Other changes will take effect in November 2005, when all 25 member states have updated their national laws. Part of the shift will occur with the decentralized procedure. At present, this route is infamous for delays and protracted arguments between member states. The new rules order the EMEA to solve disagreements in a new ‘Coordination Group’, in which all member states are represented. Also, all relevant countries will be kept up to date during evaluation in the first member state, cutting months of delays for secondary registrations.
The rest of the changes focus on the centralized procedure, at present mandated mainly for biotech drugs. As of next year, any drug for cancer, HIV, diabetes or neurodegenerative and rare diseases will have to pass through this procedure.
Like the FDA, EMEA plans to put drugs with a high unmet clinical need on a ‘fast track’ procedure, bypassing less urgent applications and cutting an average of 60 from the 210 active days decisions can take. (EMEA refers to approvals both in terms of ‘total review time’ and ‘active review time’.) Drugs expected to have great public health implications will be eligible for pre-approval release for ‘compassionate use’ or can be approved on the condition that more safety data will be collected.
Greater emphasis will also be placed on transparency. Doctors and patients will have seats in the EMEA governing board (at present the FDA has patients only in some advisory committees). Scientific committees at the EMEA will publish all decisions and relevant company data, even when the drug is rejected or the application withdrawn. Information like this can be relevant for patients taking drugs in clinical trials or programmes for compassionate use, says Harvey.
So, will this bigger, modernized EU convince companies to register new drugs in Europe before trying their luck in the United States?
It’s unlikely, says Redfern, as better approval procedures, although welcome, are just one part of the struggle to get drugs to patients in Europe. It has been getting harder and harder, he says, to get products accepted for reimbursement by health care systems in various countries. “We have seen cases where getting drugs to patients in one country took five years longer than it took in others,whereas in some countries they never reached them at all,” says Redfern. “Sometimes there are scientific reasons.

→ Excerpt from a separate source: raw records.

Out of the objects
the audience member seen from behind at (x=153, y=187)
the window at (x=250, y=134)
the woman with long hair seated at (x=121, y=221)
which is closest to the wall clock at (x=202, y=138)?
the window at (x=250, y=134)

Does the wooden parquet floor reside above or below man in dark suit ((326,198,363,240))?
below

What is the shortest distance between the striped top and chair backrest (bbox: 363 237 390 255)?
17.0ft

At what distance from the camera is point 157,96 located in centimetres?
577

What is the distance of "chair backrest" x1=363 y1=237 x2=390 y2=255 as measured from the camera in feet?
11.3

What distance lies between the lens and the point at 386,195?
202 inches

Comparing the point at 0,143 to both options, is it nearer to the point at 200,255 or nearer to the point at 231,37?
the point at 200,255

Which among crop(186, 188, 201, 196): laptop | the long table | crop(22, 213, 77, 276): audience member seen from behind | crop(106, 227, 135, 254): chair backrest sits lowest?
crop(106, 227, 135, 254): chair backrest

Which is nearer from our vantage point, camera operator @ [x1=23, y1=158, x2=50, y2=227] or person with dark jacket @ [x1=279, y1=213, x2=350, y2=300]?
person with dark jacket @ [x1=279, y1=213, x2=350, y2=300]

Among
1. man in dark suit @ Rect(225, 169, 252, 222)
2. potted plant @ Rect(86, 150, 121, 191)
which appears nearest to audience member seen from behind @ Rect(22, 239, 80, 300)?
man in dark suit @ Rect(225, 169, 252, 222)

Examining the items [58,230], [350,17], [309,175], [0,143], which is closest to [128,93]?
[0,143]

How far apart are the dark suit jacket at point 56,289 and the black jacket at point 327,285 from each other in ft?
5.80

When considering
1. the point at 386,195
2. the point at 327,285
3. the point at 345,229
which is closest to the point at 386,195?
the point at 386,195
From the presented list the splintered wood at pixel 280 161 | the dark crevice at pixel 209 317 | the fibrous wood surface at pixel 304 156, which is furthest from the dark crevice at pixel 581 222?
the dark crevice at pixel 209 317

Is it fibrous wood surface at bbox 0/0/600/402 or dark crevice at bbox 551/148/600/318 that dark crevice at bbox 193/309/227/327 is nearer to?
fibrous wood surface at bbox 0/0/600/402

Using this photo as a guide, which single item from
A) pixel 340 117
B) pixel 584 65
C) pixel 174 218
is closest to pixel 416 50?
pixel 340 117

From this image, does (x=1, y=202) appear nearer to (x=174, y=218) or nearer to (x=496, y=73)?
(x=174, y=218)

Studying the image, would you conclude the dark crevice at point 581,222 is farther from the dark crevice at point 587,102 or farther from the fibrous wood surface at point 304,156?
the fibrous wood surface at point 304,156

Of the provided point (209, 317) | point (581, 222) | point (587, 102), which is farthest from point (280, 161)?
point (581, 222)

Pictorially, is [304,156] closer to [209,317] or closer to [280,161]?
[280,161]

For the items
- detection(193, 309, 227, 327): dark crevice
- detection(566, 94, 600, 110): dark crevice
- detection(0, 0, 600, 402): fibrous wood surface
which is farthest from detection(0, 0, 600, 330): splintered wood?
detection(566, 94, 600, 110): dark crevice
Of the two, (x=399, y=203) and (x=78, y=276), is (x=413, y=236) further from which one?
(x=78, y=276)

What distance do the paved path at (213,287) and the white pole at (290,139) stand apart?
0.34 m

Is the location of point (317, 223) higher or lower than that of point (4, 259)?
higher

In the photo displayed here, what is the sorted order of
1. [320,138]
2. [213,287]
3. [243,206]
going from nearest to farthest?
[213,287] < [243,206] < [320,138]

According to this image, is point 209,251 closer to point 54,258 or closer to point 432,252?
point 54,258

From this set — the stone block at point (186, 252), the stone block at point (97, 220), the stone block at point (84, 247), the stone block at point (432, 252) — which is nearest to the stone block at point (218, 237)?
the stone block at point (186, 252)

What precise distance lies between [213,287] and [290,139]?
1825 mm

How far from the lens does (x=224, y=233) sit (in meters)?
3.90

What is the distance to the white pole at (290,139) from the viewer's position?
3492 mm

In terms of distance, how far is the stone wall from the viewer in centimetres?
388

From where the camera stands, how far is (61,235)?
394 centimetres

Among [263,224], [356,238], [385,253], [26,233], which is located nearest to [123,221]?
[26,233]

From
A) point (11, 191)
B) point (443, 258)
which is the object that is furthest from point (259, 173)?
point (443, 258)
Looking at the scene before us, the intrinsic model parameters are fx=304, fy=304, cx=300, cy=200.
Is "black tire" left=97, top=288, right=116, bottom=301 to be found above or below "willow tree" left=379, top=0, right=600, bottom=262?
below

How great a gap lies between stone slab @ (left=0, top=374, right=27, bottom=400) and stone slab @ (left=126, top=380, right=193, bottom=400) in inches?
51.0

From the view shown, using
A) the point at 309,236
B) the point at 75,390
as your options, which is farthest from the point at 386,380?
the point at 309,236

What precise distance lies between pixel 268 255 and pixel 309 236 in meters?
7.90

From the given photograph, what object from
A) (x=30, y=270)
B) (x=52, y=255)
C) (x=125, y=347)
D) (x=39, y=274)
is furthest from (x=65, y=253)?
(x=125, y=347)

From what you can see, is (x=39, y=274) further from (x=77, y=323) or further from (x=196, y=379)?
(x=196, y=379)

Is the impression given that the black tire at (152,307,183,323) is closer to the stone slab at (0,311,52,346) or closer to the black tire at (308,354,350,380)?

But sometimes it’s just to keep health care costs down.”
Frits Lekkerkerker, chairman of the Medical Evaluation Board in The Netherlands and alternate member of the new CHMP, agrees. Although differences are subtle, Lekkerkerker says, “the EMEA still is somewhat more conservative with drugs that look promising but lack scientifically convincing proof.” But, more importantly, says Lekkerkerker, as long as the US market yields bigger profits, the FDA will continue to be many companies’ first choice.